Work to be completed: Continue the article on the Dwight D. Eisenhower Memorial in Washington, D.C., starting after its final sentence.

The Dwight D. Eisenhower Memorial in Washington, D.C., is open to the public after a 20-year wait, inviting Americans to reflect anew on the legacy of the great soldier-statesman.
To many, he's the general who led hundreds of thousands of Allied troops in the D-Day invasion that began the liberation of Europe. To others, "Ike" is the popular two-term president who ended the Korean War, created the nation's current infrastructure and laid the groundwork for civil rights.
The capital's newest memorial presents a unified portrait of Eisenhower, the man from Abilene, Kan., who applied the lessons of West Point on the battlefield and in the White House, who was both a leader and public servant, who didn't seek the political life but answered his country's call.
Congress commissioned a permanent memorial to Eisenhower in 1999, but agreement on its design and scope took time – and compromise.
"We persevered, and then we persevered, and then we got it right," Kansas Sen. Pat Roberts, chairman of the Eisenhower Memorial Commission, told members of the Eisenhower family and other guests at the Sept. 17 unveiling.

Data provided:

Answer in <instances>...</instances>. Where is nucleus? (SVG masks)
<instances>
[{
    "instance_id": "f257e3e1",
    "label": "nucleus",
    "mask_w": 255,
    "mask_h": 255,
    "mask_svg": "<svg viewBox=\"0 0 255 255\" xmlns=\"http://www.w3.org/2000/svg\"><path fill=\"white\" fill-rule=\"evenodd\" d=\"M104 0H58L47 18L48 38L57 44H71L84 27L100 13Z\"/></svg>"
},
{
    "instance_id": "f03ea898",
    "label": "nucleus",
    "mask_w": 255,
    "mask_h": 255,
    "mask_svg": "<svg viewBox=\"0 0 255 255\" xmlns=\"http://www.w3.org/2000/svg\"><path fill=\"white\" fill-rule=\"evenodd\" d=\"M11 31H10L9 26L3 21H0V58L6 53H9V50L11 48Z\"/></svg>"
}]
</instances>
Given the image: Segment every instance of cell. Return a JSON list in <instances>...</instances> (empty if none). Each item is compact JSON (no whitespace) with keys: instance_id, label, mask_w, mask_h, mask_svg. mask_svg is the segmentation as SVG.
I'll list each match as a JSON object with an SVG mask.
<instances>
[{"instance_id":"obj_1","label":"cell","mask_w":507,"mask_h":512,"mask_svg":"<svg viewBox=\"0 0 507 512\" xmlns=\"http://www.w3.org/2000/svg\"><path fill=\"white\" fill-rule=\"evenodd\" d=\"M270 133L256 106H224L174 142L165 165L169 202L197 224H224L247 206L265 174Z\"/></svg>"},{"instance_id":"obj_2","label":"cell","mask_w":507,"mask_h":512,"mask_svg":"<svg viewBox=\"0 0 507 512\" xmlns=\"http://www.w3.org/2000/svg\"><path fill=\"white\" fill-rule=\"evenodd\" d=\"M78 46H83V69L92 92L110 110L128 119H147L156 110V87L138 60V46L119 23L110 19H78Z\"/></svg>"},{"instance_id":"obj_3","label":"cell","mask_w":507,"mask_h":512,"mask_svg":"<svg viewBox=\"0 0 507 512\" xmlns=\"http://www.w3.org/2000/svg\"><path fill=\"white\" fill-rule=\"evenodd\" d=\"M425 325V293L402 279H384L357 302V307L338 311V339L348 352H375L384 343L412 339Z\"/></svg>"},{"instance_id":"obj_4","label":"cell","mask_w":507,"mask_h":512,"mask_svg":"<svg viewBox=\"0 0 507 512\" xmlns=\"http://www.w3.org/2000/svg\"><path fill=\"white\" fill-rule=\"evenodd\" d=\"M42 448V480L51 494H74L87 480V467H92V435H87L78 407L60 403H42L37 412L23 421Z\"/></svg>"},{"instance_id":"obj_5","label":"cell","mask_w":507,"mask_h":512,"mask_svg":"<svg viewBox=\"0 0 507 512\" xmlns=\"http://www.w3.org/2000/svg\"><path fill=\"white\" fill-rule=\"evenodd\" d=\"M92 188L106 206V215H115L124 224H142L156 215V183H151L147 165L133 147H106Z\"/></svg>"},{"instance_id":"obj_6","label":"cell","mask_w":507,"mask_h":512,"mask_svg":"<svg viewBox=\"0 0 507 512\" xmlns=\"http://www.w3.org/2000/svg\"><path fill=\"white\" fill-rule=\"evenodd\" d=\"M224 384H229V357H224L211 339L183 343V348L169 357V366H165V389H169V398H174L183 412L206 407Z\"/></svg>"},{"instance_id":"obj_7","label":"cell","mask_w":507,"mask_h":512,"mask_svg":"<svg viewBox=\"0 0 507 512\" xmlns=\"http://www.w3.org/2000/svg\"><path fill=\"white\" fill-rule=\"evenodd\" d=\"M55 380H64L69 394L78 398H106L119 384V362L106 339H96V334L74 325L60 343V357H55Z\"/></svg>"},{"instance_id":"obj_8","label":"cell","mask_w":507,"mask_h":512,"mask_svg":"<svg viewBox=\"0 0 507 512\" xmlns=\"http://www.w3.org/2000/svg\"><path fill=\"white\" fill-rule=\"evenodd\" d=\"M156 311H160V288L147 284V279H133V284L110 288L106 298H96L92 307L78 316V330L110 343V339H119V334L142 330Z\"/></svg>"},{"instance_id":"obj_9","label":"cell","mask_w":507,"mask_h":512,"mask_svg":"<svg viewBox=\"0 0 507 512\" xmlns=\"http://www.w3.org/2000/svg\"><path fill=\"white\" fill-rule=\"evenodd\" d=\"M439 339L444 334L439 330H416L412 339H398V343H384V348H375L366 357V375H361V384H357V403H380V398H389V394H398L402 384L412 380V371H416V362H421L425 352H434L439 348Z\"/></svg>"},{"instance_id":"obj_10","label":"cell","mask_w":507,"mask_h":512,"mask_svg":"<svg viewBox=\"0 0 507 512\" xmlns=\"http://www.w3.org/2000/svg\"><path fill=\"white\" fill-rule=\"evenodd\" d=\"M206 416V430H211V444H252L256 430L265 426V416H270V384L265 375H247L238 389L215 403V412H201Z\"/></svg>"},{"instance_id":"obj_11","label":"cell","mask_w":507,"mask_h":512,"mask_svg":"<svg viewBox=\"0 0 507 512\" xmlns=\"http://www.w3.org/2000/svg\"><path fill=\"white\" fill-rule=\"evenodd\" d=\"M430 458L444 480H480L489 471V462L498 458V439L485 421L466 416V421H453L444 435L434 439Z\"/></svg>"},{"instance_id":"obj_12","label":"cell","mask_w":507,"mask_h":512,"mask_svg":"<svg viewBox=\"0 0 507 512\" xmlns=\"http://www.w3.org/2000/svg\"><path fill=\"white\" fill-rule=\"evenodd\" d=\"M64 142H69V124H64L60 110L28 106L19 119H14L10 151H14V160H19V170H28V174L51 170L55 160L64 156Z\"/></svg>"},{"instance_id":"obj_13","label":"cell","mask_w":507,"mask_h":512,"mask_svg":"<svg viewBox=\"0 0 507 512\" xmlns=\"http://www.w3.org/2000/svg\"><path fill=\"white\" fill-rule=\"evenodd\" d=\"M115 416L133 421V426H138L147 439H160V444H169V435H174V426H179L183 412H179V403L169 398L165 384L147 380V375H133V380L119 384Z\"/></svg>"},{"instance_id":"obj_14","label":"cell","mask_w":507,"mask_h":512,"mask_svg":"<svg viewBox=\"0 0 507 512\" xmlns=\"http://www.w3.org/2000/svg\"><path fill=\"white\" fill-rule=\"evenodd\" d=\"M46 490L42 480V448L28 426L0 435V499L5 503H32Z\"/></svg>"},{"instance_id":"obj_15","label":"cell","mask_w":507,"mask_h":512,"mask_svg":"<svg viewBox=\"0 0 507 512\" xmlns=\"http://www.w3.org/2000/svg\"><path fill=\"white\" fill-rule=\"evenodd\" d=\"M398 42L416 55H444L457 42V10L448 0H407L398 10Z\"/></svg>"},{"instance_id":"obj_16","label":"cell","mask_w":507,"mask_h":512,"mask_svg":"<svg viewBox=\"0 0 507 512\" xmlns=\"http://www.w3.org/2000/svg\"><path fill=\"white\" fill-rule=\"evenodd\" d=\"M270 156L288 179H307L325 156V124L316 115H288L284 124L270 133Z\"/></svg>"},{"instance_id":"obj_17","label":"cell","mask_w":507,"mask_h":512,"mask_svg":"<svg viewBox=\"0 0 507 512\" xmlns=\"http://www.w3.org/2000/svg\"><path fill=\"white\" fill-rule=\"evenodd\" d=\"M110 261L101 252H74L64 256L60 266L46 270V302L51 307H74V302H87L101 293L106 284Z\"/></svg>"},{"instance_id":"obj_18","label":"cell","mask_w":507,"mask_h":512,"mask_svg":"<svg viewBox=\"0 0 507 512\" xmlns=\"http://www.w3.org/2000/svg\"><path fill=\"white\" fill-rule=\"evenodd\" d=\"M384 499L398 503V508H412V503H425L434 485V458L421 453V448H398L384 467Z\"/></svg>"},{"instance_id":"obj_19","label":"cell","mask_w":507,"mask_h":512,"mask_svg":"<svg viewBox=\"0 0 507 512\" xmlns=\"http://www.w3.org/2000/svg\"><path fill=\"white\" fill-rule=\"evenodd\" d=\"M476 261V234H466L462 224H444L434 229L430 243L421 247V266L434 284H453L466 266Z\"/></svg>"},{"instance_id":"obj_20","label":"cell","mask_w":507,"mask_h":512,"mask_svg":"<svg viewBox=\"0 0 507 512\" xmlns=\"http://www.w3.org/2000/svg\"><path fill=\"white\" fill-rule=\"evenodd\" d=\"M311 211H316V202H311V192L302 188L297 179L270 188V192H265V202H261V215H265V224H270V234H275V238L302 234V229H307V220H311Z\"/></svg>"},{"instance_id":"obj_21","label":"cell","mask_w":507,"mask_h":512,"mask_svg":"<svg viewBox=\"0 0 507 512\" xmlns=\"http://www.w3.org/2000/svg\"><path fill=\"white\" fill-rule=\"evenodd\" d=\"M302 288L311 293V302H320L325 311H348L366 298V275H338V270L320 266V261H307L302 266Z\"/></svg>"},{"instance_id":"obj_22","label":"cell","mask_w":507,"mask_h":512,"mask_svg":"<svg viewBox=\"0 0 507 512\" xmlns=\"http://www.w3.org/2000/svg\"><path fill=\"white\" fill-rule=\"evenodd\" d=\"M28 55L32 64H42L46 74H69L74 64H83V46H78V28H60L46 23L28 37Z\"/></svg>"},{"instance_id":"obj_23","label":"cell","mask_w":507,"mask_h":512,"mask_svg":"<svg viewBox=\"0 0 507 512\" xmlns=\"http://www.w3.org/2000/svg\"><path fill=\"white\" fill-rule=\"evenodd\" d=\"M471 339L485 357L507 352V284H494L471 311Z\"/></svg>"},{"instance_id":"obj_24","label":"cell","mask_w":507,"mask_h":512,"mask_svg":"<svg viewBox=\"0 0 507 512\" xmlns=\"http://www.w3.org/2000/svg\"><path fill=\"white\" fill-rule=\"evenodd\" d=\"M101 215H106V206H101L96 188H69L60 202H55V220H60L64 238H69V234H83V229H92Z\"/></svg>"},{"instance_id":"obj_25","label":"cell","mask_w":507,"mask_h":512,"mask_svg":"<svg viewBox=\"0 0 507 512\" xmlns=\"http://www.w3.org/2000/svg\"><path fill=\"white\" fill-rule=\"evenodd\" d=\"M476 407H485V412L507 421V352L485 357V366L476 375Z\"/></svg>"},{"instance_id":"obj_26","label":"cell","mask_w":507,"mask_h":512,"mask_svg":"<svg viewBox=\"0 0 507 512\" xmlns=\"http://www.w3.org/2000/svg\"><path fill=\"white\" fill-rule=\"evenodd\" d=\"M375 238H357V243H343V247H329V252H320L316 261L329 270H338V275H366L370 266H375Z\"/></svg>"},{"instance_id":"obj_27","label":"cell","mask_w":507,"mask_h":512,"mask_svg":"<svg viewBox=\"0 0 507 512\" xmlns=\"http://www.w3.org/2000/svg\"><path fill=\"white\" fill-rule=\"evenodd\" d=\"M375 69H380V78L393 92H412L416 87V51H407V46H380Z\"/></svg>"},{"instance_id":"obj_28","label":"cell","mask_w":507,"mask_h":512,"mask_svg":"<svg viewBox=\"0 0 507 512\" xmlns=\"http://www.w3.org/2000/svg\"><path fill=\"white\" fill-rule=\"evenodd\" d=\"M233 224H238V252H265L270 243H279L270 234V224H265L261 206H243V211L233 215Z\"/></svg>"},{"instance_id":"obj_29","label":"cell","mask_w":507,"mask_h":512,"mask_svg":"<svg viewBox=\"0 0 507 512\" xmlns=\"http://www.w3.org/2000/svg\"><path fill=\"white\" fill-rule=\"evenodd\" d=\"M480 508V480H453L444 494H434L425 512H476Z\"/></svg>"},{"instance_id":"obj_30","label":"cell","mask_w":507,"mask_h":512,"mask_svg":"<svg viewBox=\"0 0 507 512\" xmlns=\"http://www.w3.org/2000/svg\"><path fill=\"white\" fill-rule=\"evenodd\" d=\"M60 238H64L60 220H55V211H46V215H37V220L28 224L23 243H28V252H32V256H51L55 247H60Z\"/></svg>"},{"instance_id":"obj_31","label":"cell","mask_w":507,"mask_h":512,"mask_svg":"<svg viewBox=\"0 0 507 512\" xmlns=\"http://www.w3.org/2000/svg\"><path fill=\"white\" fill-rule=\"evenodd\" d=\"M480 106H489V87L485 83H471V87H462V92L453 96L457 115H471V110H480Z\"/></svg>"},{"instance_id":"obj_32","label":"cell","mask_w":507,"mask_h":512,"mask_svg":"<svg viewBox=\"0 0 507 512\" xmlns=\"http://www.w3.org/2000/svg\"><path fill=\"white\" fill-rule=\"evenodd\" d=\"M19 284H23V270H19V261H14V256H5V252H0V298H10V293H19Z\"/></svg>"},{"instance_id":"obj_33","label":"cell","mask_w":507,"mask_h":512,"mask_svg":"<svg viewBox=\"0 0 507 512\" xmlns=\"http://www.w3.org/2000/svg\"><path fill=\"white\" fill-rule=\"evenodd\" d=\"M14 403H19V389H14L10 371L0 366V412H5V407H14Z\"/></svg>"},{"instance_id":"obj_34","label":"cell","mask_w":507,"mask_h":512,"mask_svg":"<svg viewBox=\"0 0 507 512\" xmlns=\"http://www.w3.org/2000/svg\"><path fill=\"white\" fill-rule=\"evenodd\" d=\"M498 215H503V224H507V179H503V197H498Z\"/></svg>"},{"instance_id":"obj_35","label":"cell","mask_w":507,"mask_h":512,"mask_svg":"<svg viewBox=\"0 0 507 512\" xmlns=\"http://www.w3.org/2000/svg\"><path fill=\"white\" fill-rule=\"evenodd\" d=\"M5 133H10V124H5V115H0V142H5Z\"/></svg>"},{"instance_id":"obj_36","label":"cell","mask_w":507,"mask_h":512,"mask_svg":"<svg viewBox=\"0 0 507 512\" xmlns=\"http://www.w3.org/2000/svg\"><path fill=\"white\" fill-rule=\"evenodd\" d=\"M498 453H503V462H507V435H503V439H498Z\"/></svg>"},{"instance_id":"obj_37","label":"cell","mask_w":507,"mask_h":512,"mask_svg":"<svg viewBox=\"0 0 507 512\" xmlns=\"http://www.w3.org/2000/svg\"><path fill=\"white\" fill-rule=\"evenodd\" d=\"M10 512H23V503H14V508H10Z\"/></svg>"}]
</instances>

Solved exercise:
Designed by renowned architect Frank Gehry, the memorial combines different art forms to trace Eisenhower's journey from Midwestern boy to beloved general to visionary president. Bronze sculptures by Sergey Eylanbekov include a young Eisenhower, seated, gazing toward his future – at one end of the open-air plaza, the general addresses his men before D-Day, and at the other, the president stands with his advisers in front of a world map done in stone bas relief, also by Eylanbekov. Above the two scenes are stirring words from Eisenhower speeches, etched in limestone.
Framing it all is a first-of-its-kind stainless-steel tapestry by artist Tomas Osinski. Eighty feet high and 480 feet long, it depicts the cliffs of Pointe du Hoc on Normandy's coastline in peacetime, symbolizing the sacrifice to liberate Europe and save Western democracy.
Located in a newly created park on Independence Avenue SW between 4th and 6th streets, and adjacent to the National Mall, the Eisenhower Memorial is close to sites that connect to his administration's achievements, including the Department of Education, the Department of Health and Human Services, and the Smithsonian National Air and Space Museum (Eisenhower established NASA, the FAA, and the Department of Health, Education and Welfare).
In the memorial, especially the tapestry, one sees the coming of age of Eisenhower and America – a shared transition from humble beginnings to global leadership, Roberts said.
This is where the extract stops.